◆ **Written exercise a**
Count how many lines of the records contain the string "polish", matching case exactly, and reply with the number alone.

◆ **Selected extract**
━━━━━━━━

Sunday, February 26, 2012

The Chains That Bind Us

The room is dark and silent. There is a sense that this has been the case for some time. The air is still; a light cover of dust has settled over everything. 

After a moment, a click echoes through the darkness as a key is placed in the entry door and it swings open.

Steve steps inside, closing the door behind him. Reaching for the dimmer switch beside the door, he nods in satisfaction as the room lights to a dim amber, then purses his lips contemplatively as he considers the space.

Moving to the small kitchenette, he checks the stove to confirm it’s functioning properly, then opens the fridge, blinking against the harsh light. Sliding a bottled water free from the door, he closes the fridge and picks up the telephone, nodding once again, and places it back on the wall. Next, he walks over to the desk and powers up the laptop, giving it a thumb-up.

"Okay then," he says. "Looks like everything here is still in working order. Let’s get to it…"


It seems incredible to me that nearly an entire year has passed since I last posted. I continue to be astonished and dismayed by the speed at which time flies. I have no concrete reason as to why it’s been so long, so I’ll spare us all the embarrassment of apologizing and issuing assurances about how hard I’ll try to write again more promptly. I can make no such assurances. It may well be another year before I post again. I hope not, but I can’t in good conscience deny the possibility. I’ll just let these entries speak for themselves, no matter how long they take. 

Though this significant amount of time has gone by, this blog has never been very far from my thoughts. My lack of attendance to it should not be mistaken for a lack of interest. Just the opposite is the case. It is something deeply personal and meaningful to me, and I find the inclination to “just post something” akin to chewing tin foil. As the months have passed, I have continued to deliberate over what I want to talk about next within its confines, but have not been able to focus in on a particular topic. Part of the problem has been my ongoing struggle with what I deem to be the confessional nature of blogging, over whether what I have to say here matters in the slightest, and even if it does, whether anyone cares enough to bother reading it.

As an individual, I am characterized by a rather reserved demeanor. On most occasions, I’m inclined to be silent rather than speak. Despite my sincere fondness for people in general, I’m difficult to get to know well; I have a very hard time investing enough validity in my feelings to warrant expressing them, and have great difficulty articulating them when I do. I have what I consider to be a fairly rich and robust inner world, but this is very likely not evident to a large percentage of the outside world. One of the reasons I so enjoyed acting, and now writing fiction is the ability to become someone else; to see the world through new and different eyes. These outlets allow me to give voice to things I don’t feel I have the power to express in and of myself.

This blog, however, is a step back in the direction of myself. Perhaps it’s a sort of catharsis-inducing self-help tool to help me find my way in this life. Though carefully crafted, there are no characters to hide behind, no music of narrative and dialogue to dazzle and engage you as I make my feelings known through the filter of story.

━━━━━━━━

◆ **Data for the task**
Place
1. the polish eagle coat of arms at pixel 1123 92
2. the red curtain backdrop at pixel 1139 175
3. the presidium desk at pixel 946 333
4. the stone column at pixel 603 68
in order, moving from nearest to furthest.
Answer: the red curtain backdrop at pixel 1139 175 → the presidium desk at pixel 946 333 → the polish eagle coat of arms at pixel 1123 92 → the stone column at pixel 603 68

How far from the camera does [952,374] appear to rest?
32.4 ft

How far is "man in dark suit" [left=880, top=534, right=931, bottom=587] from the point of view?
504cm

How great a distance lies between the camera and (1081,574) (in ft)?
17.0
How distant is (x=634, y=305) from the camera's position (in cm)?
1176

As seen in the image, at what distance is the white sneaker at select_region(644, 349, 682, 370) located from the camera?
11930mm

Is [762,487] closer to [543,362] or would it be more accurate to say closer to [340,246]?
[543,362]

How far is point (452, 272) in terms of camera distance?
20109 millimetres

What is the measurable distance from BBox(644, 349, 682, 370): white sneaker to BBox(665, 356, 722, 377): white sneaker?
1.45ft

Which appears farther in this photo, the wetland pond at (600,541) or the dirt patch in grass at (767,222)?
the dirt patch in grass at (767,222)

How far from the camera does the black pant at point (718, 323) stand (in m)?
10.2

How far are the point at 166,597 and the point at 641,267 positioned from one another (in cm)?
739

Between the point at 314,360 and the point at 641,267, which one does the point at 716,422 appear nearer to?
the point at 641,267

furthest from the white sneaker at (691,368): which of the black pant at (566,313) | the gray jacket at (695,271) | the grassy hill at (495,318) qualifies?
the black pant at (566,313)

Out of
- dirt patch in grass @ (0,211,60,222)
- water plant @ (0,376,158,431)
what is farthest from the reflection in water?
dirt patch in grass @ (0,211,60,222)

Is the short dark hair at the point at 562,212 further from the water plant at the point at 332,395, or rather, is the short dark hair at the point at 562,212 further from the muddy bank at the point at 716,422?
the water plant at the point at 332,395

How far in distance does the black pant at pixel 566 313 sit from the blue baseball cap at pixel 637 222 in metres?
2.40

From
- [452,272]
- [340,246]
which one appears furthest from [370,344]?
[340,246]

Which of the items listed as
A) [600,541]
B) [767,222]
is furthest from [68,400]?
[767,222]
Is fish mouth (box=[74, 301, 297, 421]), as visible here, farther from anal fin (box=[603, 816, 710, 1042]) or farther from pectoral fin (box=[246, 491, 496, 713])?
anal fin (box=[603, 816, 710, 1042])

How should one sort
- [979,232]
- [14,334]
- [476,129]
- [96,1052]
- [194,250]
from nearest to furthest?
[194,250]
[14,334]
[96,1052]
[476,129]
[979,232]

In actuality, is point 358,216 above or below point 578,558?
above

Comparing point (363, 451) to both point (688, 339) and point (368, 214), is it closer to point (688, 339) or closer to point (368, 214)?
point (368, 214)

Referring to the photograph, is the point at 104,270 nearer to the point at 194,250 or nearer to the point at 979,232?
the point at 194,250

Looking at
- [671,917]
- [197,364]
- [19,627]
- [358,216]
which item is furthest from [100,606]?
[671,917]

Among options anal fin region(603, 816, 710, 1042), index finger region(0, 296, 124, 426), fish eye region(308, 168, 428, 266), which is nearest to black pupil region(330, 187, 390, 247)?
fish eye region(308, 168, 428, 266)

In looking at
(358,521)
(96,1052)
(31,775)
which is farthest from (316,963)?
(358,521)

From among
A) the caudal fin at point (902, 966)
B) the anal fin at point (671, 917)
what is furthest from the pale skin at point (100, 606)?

━━━━━━━━

◆ **Written exercise b**
Continue the blog entry about returning to the blog after a year's silence, starting right after its last sentence.

◆ **Reply a**
2

◆ **Reply b**
Perhaps I over-analyze…

Sue me. It’s my nature.

Our capacity as individuals to assess our own lives is limited. Our inevitable emotional involvement mars the clarity of objectivity. Despite this, I often find myself looking through my own windows in an attempt to evaluate what I see. Unfortunately, my objectivity is further marred by what seems to be a largely endemic proclivity of the Human psyche to dwell on the negative. In light of this, my perspective on myself is unreliable, but it can serve as a jumping off point for today’s post.

As we move through our lives, we face challenges. Some of them are generated by external forces, but I think most are generated from within. Very often, we can clearly see what it is we need to do, where we want to be, and even how to get there. In fact, it’s never just one thing. It’s several, of varying levels of importance: personal goals, responsibilities and obligations, flights & fancies, etc. etc. etc. We make efforts in the direction of achieving some or all of these benchmarks. Sometimes, we expend an enormous amount of time and energy achieving them. Sometimes, it works, and it’s all good.

But very often, something keeps those holy grails floating just beyond our reach. Some variable, real or perceived, arises to obstruct our line of sight, drag us down, immobilize us, or even send us sinking back down the hill of progress to where we began, if not further.

Why does this happen? What are these chains that bind us to who we are, rather than who we want to be? What internal forces persistently conspire to keep us down? Why are we more comfortable with stasis than motion? Why do we perpetuate our own negative behaviors even though we know they’re destructive? Why do we stay in that relationship long after it’s over? Punch in at that job we hate? Light up that cigarette? Wolf down that burger or pint of ice cream, blow off that session at the gym, even though we know it’s all going to catch up to us eventually?

There’s a lot of psychology that goes into it, much of which boils down to the power of behavior, which etches grooves in our minds as surely as a rivers carve them into the landscape. Changing those grooves is almost as hard as altering the course of a river, and even after we do, diligent maintenance is required to keep them shifting back into their old courses. Plus, it becomes ever more difficult as we get older. For one thing, our behaviors have had more time to set in; the grooves are deeper. For another, if like me, you’re suffering from a mid-life crisis, it can be very difficult to put yourself in motion and keep yourself there.

As a brief divergence, I’m going to take a moment to talk about that phrase, ‘mid-life crisis’. Most people don’t give the concept much credence. It’s usually sloughed off as a joke. Images of a 50-something guy driving off into the sunset in his cherry-red Porsche with a blond bimbo at his side come to mind. It’s more than that; a lot more, and it’s not exclusive to men. In fact, I have found it to be an occasionally crippling, existential-scope malaise that makes it very difficult to look across to the horizon rather than down into the chasm. It’s a big deal, and should be taken seriously.

Anyway, my point is, you can teach an old dog new tricks, but it’s a hell of a lot harder.

Further, our intellect is ever the bane of our emotions and vice-versa. They have equal clarity at various times, but rarely at the same time, and they routinely overpower each other. We meticulously analyze a given circumstance and deduce how best to proceed, but our emotions wrap themselves around our legs and keep us from striding forward. We are gripped with passion for a particular path, yet our intellect rationalizes us into paralysis. That’s bad enough, but it gets even more complicated because sometimes the opposing force is correct and sometimes its not.

It’s a miracle anybody accomplishes anything.

So, what do we do about it? How do we get these forces to meet and combine in an effort to move us forward? How do we shake off our insidious and debilitating internal demons, reach for the next handhold, climb the next step? Be more than we are?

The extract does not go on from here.